Brad Webb: The issue with the inspiration thing is that also that filter of inspiration means that people don't hear the important messages that you have to share.
 
Belinda Downes:  That's right.
 
Brad Webb: And having spent time watching your rye humour and interesting observations and grammatical corrections and non-corrections and-
 
Belinda Downes: Oh, no, no. We don't correct grammar.
 
Brad Webb: We don't correct grammar.
 
Belinda Downes: No, we take notes.
 
Brad Webb: I've learned so much from you via those interactions. And again, we had no verbal communication for many years. We've only recently met. So it's a good example of using different tools and being open to use different tools and building connection and relationship and communication through those tools.
 
I want to go back to round out our conversation and I will come back to you and ask the question of that word, disability, and what does disability mean to you personally, Bel?
 
Belinda Downes:  So to me disability is the gap between a person's physical limitations or mental limitations and society. And that disability pride is about us meeting that gap ourselves. Whereas it would be probably better if society gave us more access and more space.
 
But for the moment, disabled people are pushing towards society and teaching society how to give us access. So it's not just about what they can see, but it comes back to nothing about us without us. Just ask us what we need for access. So it's the gap. So in an ideal world, as far as I'm concerned, there wouldn't be any disabled people, because that gap, everybody would have access no matter what they looked like.
 
Brad Webb: That's the social model, isn't it?
 
Belinda Downes:  It is. It's exactly right.
 
Brad Webb: Fundamentally. We all have a thing about us and wouldn't it be nice to think that historically, we called that thing a disability, but we've overcome the barriers to engagement, to participation, to inclusion through the social model. I'm gonna end as I do all of these podcasts. It is the Embrace Your Otherness podcast, after all. What does it mean to you, the concept or the phrase embrace your otherness?
 
Belinda Downes: When I first heard the word otherness, I immediately went to othering. But that's a negative. So when I talk about embracing who I am as a person, I understand that many people have othered myself and other disabled people and other facially different people.
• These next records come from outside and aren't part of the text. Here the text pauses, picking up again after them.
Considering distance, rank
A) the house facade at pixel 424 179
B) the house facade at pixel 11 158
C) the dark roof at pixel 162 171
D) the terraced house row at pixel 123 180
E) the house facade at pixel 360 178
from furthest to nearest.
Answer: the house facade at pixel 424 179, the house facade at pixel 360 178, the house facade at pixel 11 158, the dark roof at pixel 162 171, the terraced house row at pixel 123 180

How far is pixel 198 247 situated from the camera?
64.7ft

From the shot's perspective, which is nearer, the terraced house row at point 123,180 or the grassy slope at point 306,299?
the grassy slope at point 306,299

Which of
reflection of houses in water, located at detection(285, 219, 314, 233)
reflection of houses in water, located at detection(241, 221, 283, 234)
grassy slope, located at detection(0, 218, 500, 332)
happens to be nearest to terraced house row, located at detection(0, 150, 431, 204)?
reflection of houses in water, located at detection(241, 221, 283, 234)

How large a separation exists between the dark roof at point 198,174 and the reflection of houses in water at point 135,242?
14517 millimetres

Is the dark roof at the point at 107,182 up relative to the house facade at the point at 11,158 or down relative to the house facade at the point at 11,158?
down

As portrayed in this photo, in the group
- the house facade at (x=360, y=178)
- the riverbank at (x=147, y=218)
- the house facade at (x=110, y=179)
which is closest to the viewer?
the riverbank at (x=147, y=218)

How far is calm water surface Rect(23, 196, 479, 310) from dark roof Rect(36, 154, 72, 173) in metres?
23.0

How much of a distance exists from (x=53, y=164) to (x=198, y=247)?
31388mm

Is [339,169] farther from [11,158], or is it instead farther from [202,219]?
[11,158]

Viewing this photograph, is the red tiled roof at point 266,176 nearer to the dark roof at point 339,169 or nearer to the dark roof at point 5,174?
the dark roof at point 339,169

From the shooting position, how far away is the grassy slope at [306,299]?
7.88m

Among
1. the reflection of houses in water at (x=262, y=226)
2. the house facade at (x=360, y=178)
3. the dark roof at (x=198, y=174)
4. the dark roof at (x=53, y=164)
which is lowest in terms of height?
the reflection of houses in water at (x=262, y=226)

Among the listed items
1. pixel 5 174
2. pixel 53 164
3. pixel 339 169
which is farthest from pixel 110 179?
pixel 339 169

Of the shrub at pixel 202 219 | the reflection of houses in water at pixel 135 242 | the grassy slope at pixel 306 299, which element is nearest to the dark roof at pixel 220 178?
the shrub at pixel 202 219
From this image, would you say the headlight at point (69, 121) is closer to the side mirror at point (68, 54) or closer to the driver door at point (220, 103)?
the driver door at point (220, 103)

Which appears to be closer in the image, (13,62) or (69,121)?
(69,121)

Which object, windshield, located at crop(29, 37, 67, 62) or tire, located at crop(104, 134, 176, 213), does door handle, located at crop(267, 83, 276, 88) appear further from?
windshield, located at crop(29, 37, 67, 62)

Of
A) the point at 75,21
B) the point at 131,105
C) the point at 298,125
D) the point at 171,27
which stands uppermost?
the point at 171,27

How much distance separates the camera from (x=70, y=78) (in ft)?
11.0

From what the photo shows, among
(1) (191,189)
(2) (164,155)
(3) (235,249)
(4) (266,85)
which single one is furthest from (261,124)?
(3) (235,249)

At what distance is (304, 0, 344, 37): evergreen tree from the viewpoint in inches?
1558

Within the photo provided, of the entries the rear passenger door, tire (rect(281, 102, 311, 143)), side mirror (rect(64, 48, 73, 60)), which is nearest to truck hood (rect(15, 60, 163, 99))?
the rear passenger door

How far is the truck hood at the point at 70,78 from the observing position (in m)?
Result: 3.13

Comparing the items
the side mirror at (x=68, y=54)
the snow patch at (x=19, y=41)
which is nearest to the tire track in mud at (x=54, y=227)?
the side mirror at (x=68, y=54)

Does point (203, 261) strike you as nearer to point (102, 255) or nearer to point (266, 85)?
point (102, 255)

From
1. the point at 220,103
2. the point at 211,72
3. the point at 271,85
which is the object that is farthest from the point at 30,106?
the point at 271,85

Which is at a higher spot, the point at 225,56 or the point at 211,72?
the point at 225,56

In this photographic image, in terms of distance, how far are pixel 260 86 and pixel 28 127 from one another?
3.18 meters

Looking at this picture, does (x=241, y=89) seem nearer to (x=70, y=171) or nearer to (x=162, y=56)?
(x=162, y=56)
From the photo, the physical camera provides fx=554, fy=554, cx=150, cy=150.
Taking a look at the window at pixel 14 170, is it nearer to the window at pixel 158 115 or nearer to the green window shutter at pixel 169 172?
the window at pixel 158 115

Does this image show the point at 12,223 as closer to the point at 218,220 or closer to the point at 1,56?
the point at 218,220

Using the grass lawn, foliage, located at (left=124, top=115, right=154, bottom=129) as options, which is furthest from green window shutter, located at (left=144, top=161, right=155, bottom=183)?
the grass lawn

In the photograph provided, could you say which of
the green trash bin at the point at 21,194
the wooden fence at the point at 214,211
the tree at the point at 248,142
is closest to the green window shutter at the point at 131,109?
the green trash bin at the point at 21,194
But embracing that otherness is about saying, "You know what, we are here. We are part of the fabric of society." We're not actually other, but everybody is an other. It's important to see otherness as part of the human condition. It's not an us-and-them kind of thing. So when I embrace my otherness, this is my part in the world to play. This is the thing that I bring to the world as a human being, as a person with dignity and respect. And that's what I should show other people. So when I am disrespected or othered, I'd just remember that situation and I don't project it onto other people, but I'm mindful that other people have that sense, as well.
 
Brad Webb: Bel, thank you so much for your conversation today. Thank you, actually, for years of learning, education for me, personally, and today, for the listeners to this podcast. I think there were some really important messages that you conveyed and fundamentally, if we could learn to communicate better, to apply the tools of language, as broad as they are, of listening and of testing that listening, we are halfway there to starting to be able to have meaningful relationships. So thank you, thank you very much. And thank you for being part of today's podcast.
 
Belinda Downes: Thank you for having me.